## EXERCISE AIM:
Can you gather every line in the data below that contains the string "interior" and copy each one out in full?

(begin)

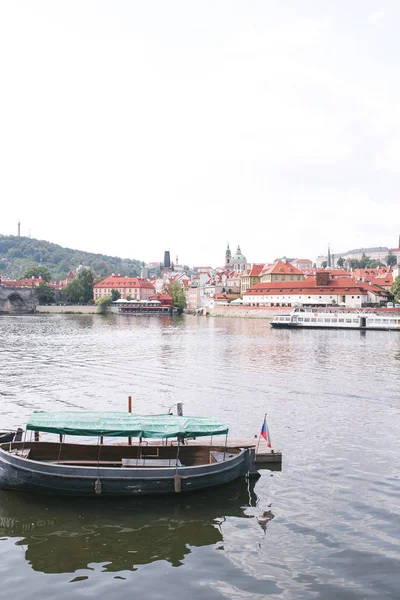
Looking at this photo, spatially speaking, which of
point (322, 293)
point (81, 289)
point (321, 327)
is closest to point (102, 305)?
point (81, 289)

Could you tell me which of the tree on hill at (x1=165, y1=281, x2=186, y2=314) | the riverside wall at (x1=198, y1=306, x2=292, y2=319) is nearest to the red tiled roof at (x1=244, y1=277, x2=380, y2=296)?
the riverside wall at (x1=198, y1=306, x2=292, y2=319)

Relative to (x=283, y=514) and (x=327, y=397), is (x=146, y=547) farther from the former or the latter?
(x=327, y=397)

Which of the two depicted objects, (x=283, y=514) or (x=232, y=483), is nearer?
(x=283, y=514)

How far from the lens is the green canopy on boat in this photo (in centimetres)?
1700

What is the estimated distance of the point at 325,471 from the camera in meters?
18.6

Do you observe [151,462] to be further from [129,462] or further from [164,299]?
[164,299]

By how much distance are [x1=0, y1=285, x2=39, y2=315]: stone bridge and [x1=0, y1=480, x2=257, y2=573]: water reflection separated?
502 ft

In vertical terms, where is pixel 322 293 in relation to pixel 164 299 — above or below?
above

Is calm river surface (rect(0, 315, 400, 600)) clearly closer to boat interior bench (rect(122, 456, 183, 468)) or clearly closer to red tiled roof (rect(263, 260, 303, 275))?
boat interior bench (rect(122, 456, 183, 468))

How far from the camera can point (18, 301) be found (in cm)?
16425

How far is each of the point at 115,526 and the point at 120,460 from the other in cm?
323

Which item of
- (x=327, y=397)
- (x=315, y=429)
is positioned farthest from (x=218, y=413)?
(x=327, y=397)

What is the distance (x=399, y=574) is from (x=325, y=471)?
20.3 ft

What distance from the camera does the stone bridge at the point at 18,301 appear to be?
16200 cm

(end)
(begin)

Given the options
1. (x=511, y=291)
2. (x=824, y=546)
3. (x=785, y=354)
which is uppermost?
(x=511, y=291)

(end)

## EXERCISE OUTPUT:
Is calm river surface (rect(0, 315, 400, 600)) clearly closer to boat interior bench (rect(122, 456, 183, 468)) or clearly closer to red tiled roof (rect(263, 260, 303, 275))?
boat interior bench (rect(122, 456, 183, 468))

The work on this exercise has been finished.